*Record set*
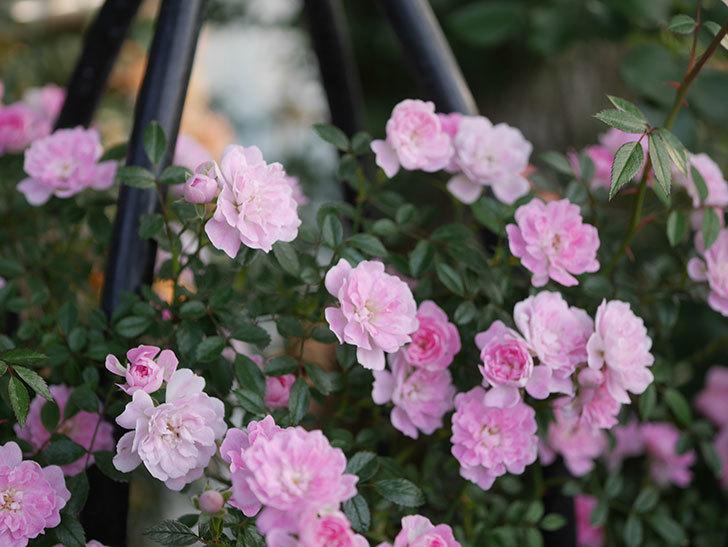 舞姫(ツルミニバラ)の花が満開になった。2020年-030.jpg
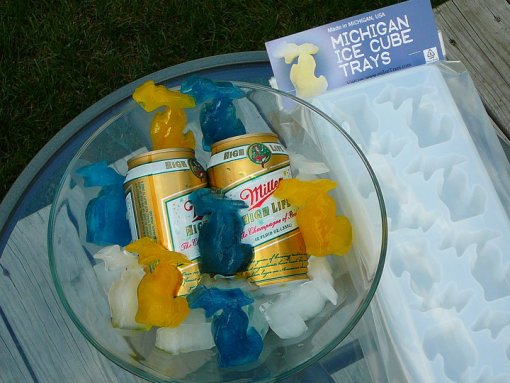 Michigan Ice Cubes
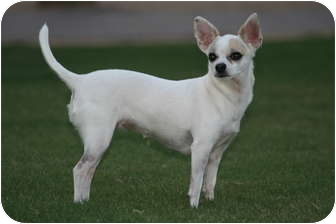 Chihuahua Dog for adoption in Scottsdale, Arizona - Cami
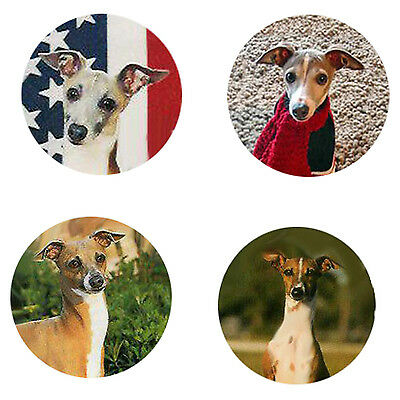 Italian Greyhound Magnets: 4 Cool ITs for your Fridge or Collection-A Great Gift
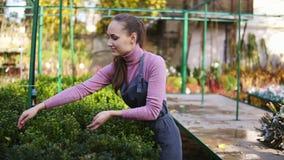 围裙的年轻女性卖花人审查和安排与绿色黄杨木潜叶虫的花盆在架子 的少妇 股票录像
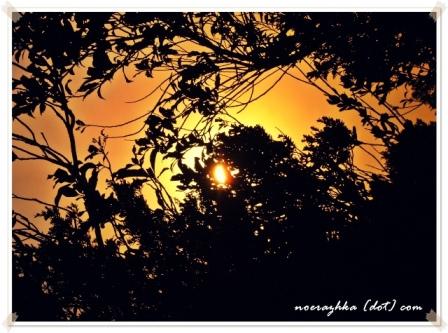 Hutan Gn. Salak Merangkum Senja ..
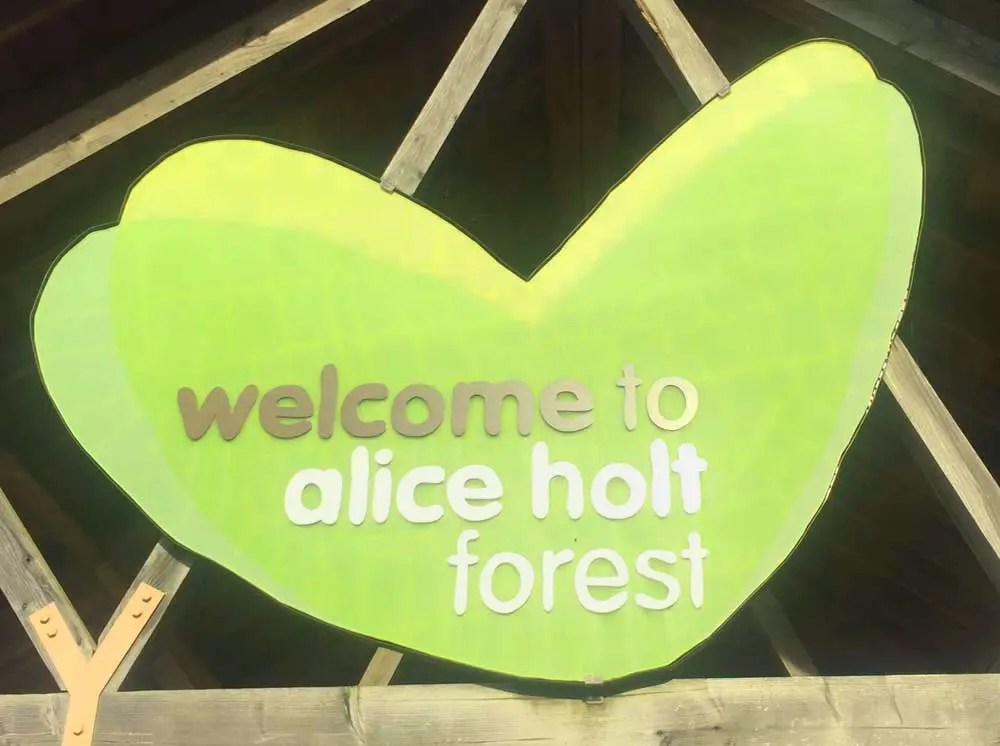 Iron age and roman relics. Alice Holt Forest Farnham Chimptrips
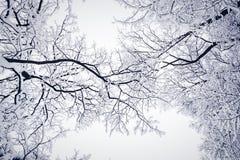 Poplątani drzewa w zimie obraz royalty free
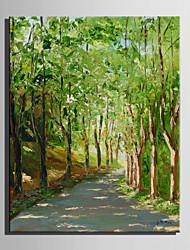 mini tamaño de la pintura al óleo e-hogar carreteras modernas en el bosque a mano puro dibujan pintura decorativa sin marco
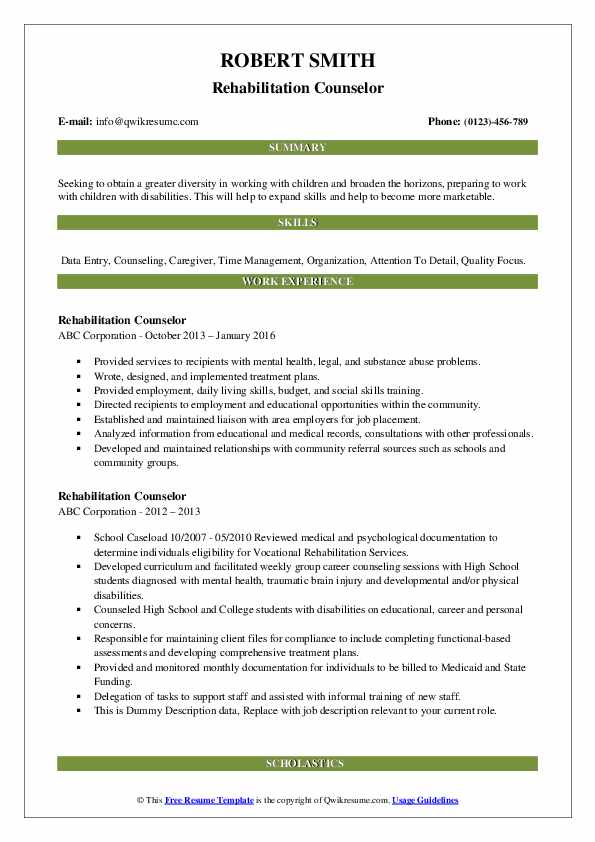 Rehabilitation Counselor Resume example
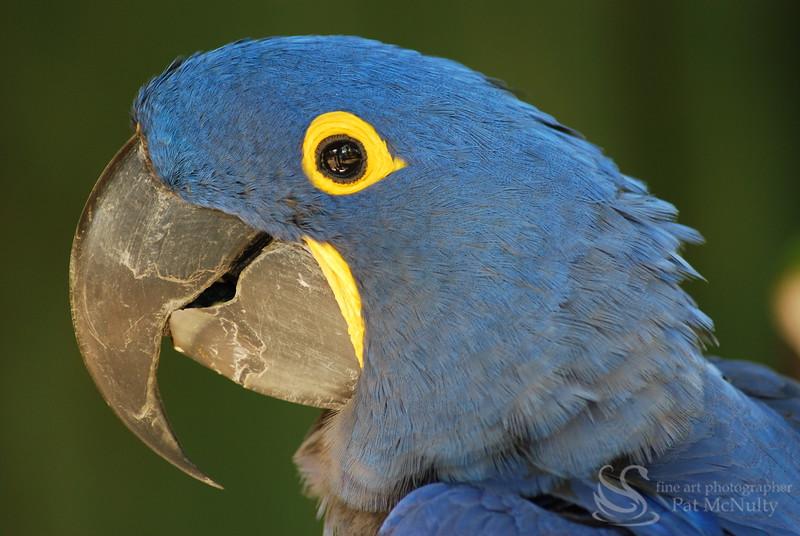 Hyacinth Macau Parrot Bird Photo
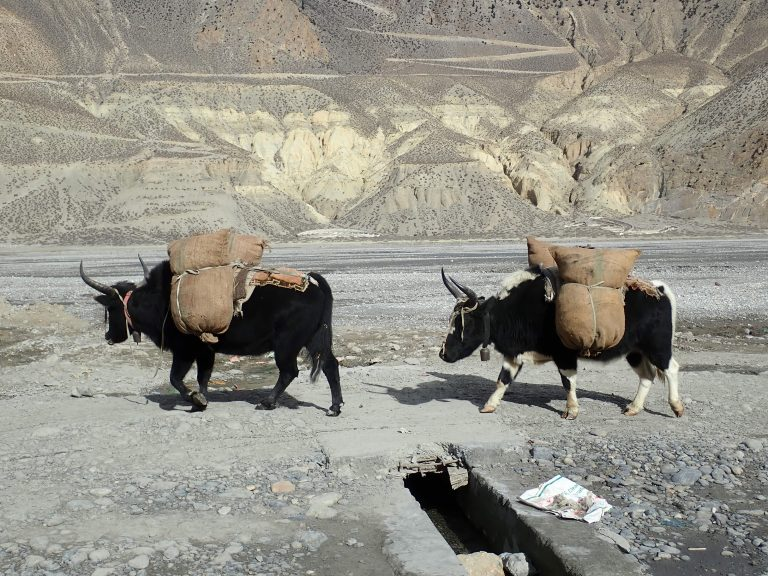 Porters and yak caravans are still a must as soon as it is necessary to turn off the main road and supply a remote settlements.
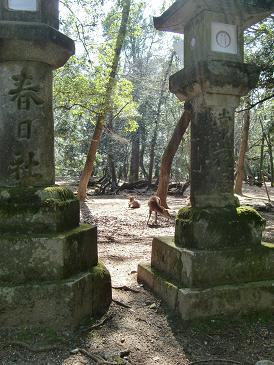 お散歩・・・春日大社編_a0122205_14161941.jpg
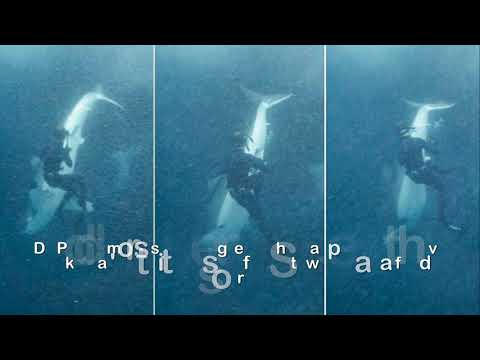 Great white shark snatches fin from Australian freediver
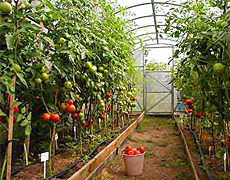 Выставки «Тепличное Хозяйство» и «Коммерческое Садоводство»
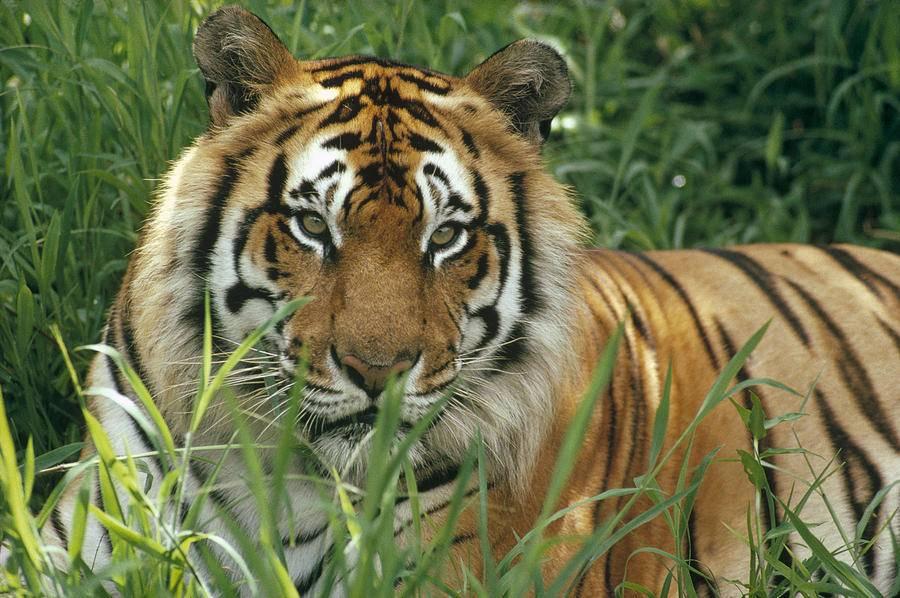 Бенгальский тигр Panthera tigris tigris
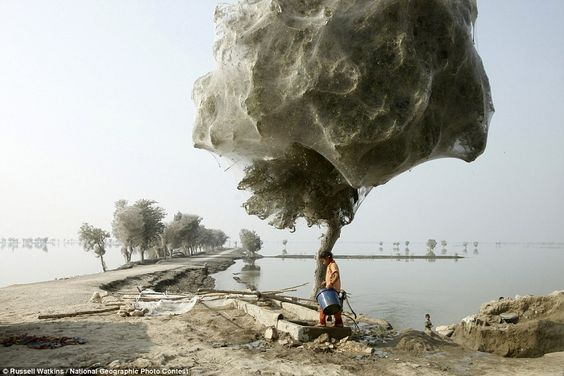 The spider tree: Millions of arachnids escape rising floodwater in one of 12 stunning photographs for National Geographic competition  Trees cocooned in spiders webs after flooding in Pakistan, 7 December 2010 - Russell Watkins 'An unexpected side-effect of the 2010 flooding in parts of Sindh, Pakistan, was that millions of spiders climbed up into the trees to escape the rising flood waters; because of the scale of the flooding and the fact that the water took so long to recede, many…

*Exercise goal*
Beginning with the line that contains "Chihuahua Dog for", write out the lines of the material above exactly, and end with the line that contains "お散歩・・・春日大社編_a0122205_14161941.jpg". Omit the pictures.

*Written solution*
 Chihuahua Dog for adoption in Scottsdale, Arizona - Cami
 Italian Greyhound Magnets: 4 Cool ITs for your Fridge or Collection-A Great Gift
 围裙的年轻女性卖花人审查和安排与绿色黄杨木潜叶虫的花盆在架子 的少妇 股票录像
 Hutan Gn. Salak Merangkum Senja ..
 Iron age and roman relics. Alice Holt Forest Farnham Chimptrips
 Poplątani drzewa w zimie obraz royalty free
 mini tamaño de la pintura al óleo e-hogar carreteras modernas en el bosque a mano puro dibujan pintura decorativa sin marco
 Rehabilitation Counselor Resume example
 Hyacinth Macau Parrot Bird Photo
 Porters and yak caravans are still a must as soon as it is necessary to turn off the main road and supply a remote settlements.
 お散歩・・・春日大社編_a0122205_14161941.jpg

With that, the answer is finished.